A short story: why seed matters more in evaluation than production
Early on, I treated seed as a "test-only" knob. The shift in my thinking came from running prompt evaluations side-by-side. Without seed, the same prompt scored slightly differently each run, which made tiny prompt edits indistinguishable from sampling noise. Once I locked the seed and the model version, the score started reflecting actual prompt quality rather than dice rolls.
That's the practical reason I encourage anyone serious about prompt iteration to lock seed during evaluation runs first, even before adding it to production. It changes what your numbers mean. If your evaluation harness is downstream of an LLM-as-judge, the same logic applies — fix the judge model and judge seed too, otherwise you're measuring two layers of variance at once.
Designing seed alongside temperature and top_p
Three combinations cover almost every case I deal with day-to-day.
- Tests and snapshots:
temperature=0, top_p=1.0, seed=fixed. Designed to match exactly - Production responses:
temperature=0.2, top_p=0.95, seed=unset. A little variation reads more natural to end users - Creative generation (copywriting, brainstorming):
temperature=0.9, top_p=0.95, seed=rotated through a small set. Lets you compare candidates without drifting endlessly
Treat temperature as the lever for response quality, and seed as the lever for reproducibility. Mixing the two roles tends to produce configs that nobody can reason about three months later. For picking temperature itself, see Gemini API Temperature Best Practices by Task.
A neighbor worth knowing: logprobs
Seed is the right tool for stabilizing output. When you actually want to understand why a response varies, logprobs are the complement: they expose how confident the model was at each step, which often points directly at the prompt areas worth rewriting. The implementation walkthrough is in Measuring Classification Confidence with Gemini API logprobs.
Quick sanity check: confirming seed actually works in your stack
Before relying on seed across your test suite, run a one-line confirmation in the same environment your tests use. Network proxies, alternate Vertex AI endpoints, or a mismatched SDK version can all produce subtle differences from the public API. The fastest check is to send the same minimal prompt three times back-to-back with seed=42, temperature=0 and assert all three responses are byte-identical. If they are, your stack is honoring seed correctly. If they're not, something in the path between your code and the model is dropping the seed — usually a wrapper library that forgets to forward the parameter, or an enterprise gateway that strips fields it doesn't recognize.

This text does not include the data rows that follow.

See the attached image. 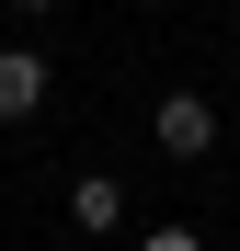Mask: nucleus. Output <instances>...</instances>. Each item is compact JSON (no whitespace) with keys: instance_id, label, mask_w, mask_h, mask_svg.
<instances>
[{"instance_id":"1","label":"nucleus","mask_w":240,"mask_h":251,"mask_svg":"<svg viewBox=\"0 0 240 251\" xmlns=\"http://www.w3.org/2000/svg\"><path fill=\"white\" fill-rule=\"evenodd\" d=\"M149 137H160V160H206L217 149V103L206 92H160L149 103Z\"/></svg>"},{"instance_id":"2","label":"nucleus","mask_w":240,"mask_h":251,"mask_svg":"<svg viewBox=\"0 0 240 251\" xmlns=\"http://www.w3.org/2000/svg\"><path fill=\"white\" fill-rule=\"evenodd\" d=\"M46 92H57V80H46V57H34V46H0V126H23Z\"/></svg>"},{"instance_id":"3","label":"nucleus","mask_w":240,"mask_h":251,"mask_svg":"<svg viewBox=\"0 0 240 251\" xmlns=\"http://www.w3.org/2000/svg\"><path fill=\"white\" fill-rule=\"evenodd\" d=\"M69 228H80V240L126 228V183H114V172H80V183H69Z\"/></svg>"},{"instance_id":"4","label":"nucleus","mask_w":240,"mask_h":251,"mask_svg":"<svg viewBox=\"0 0 240 251\" xmlns=\"http://www.w3.org/2000/svg\"><path fill=\"white\" fill-rule=\"evenodd\" d=\"M149 251H206V240H194V228H149Z\"/></svg>"},{"instance_id":"5","label":"nucleus","mask_w":240,"mask_h":251,"mask_svg":"<svg viewBox=\"0 0 240 251\" xmlns=\"http://www.w3.org/2000/svg\"><path fill=\"white\" fill-rule=\"evenodd\" d=\"M12 12H23V23H46V12H57V0H12Z\"/></svg>"}]
</instances>
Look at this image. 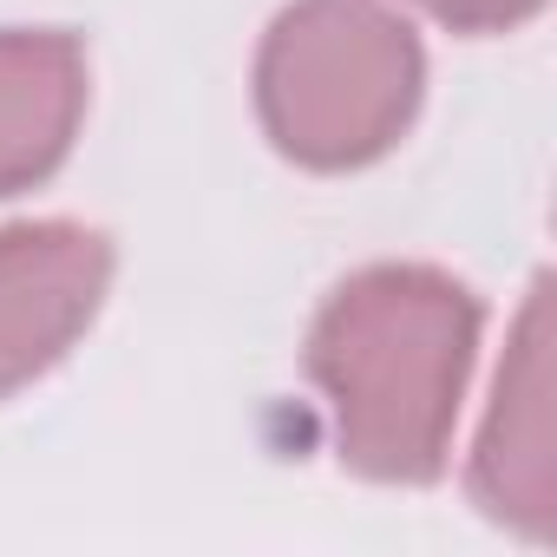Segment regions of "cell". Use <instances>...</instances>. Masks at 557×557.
Returning <instances> with one entry per match:
<instances>
[{"mask_svg": "<svg viewBox=\"0 0 557 557\" xmlns=\"http://www.w3.org/2000/svg\"><path fill=\"white\" fill-rule=\"evenodd\" d=\"M86 106L79 47L60 34H0V190L34 184Z\"/></svg>", "mask_w": 557, "mask_h": 557, "instance_id": "5", "label": "cell"}, {"mask_svg": "<svg viewBox=\"0 0 557 557\" xmlns=\"http://www.w3.org/2000/svg\"><path fill=\"white\" fill-rule=\"evenodd\" d=\"M550 296L537 289L518 315L511 355L498 368V400L479 433V498L518 531L544 537L557 524V453H550Z\"/></svg>", "mask_w": 557, "mask_h": 557, "instance_id": "4", "label": "cell"}, {"mask_svg": "<svg viewBox=\"0 0 557 557\" xmlns=\"http://www.w3.org/2000/svg\"><path fill=\"white\" fill-rule=\"evenodd\" d=\"M479 315L426 269H374L329 302L309 368L335 407L342 459L368 479H426L446 453Z\"/></svg>", "mask_w": 557, "mask_h": 557, "instance_id": "1", "label": "cell"}, {"mask_svg": "<svg viewBox=\"0 0 557 557\" xmlns=\"http://www.w3.org/2000/svg\"><path fill=\"white\" fill-rule=\"evenodd\" d=\"M106 296V243L73 223L0 236V394L40 374Z\"/></svg>", "mask_w": 557, "mask_h": 557, "instance_id": "3", "label": "cell"}, {"mask_svg": "<svg viewBox=\"0 0 557 557\" xmlns=\"http://www.w3.org/2000/svg\"><path fill=\"white\" fill-rule=\"evenodd\" d=\"M420 8H433L440 21H459V27H511L537 0H420Z\"/></svg>", "mask_w": 557, "mask_h": 557, "instance_id": "6", "label": "cell"}, {"mask_svg": "<svg viewBox=\"0 0 557 557\" xmlns=\"http://www.w3.org/2000/svg\"><path fill=\"white\" fill-rule=\"evenodd\" d=\"M420 47L368 0H302L262 47V112L302 164H361L413 112Z\"/></svg>", "mask_w": 557, "mask_h": 557, "instance_id": "2", "label": "cell"}]
</instances>
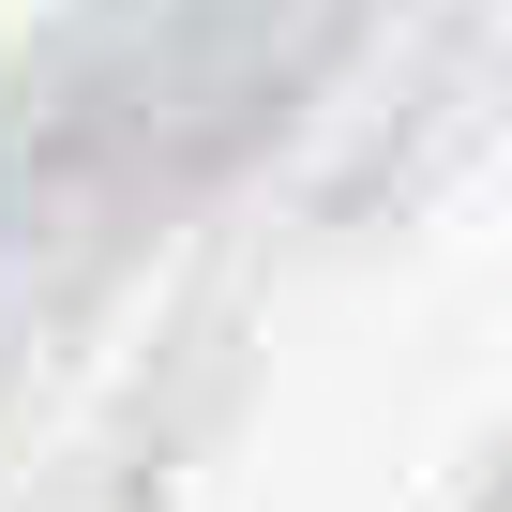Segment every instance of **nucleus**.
Instances as JSON below:
<instances>
[]
</instances>
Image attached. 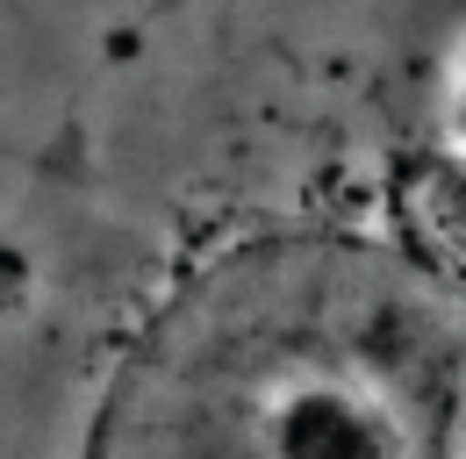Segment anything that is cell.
I'll list each match as a JSON object with an SVG mask.
<instances>
[{"label": "cell", "instance_id": "1", "mask_svg": "<svg viewBox=\"0 0 466 459\" xmlns=\"http://www.w3.org/2000/svg\"><path fill=\"white\" fill-rule=\"evenodd\" d=\"M0 459H466V108L166 0L0 209Z\"/></svg>", "mask_w": 466, "mask_h": 459}, {"label": "cell", "instance_id": "2", "mask_svg": "<svg viewBox=\"0 0 466 459\" xmlns=\"http://www.w3.org/2000/svg\"><path fill=\"white\" fill-rule=\"evenodd\" d=\"M166 0H0V209L58 151L108 57Z\"/></svg>", "mask_w": 466, "mask_h": 459}]
</instances>
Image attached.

This five-second test has saved me from spending an afternoon debugging "non-deterministic" tests that were actually deterministic the entire time, just routed through a layer that silently discarded the seed.
What to try next
Open one of your current Gemini API call sites, add seed=42 and temperature=0, and run the same prompt twice. In most cases the two outputs will match exactly. If they don't, walk down the "when seed does not help" list — it's almost always one of those five issues.
Once you have that working, add a single snapshot test to CI for one important prompt. The moment your pipeline can detect quiet output drift, your ability to iterate on prompts steps up noticeably.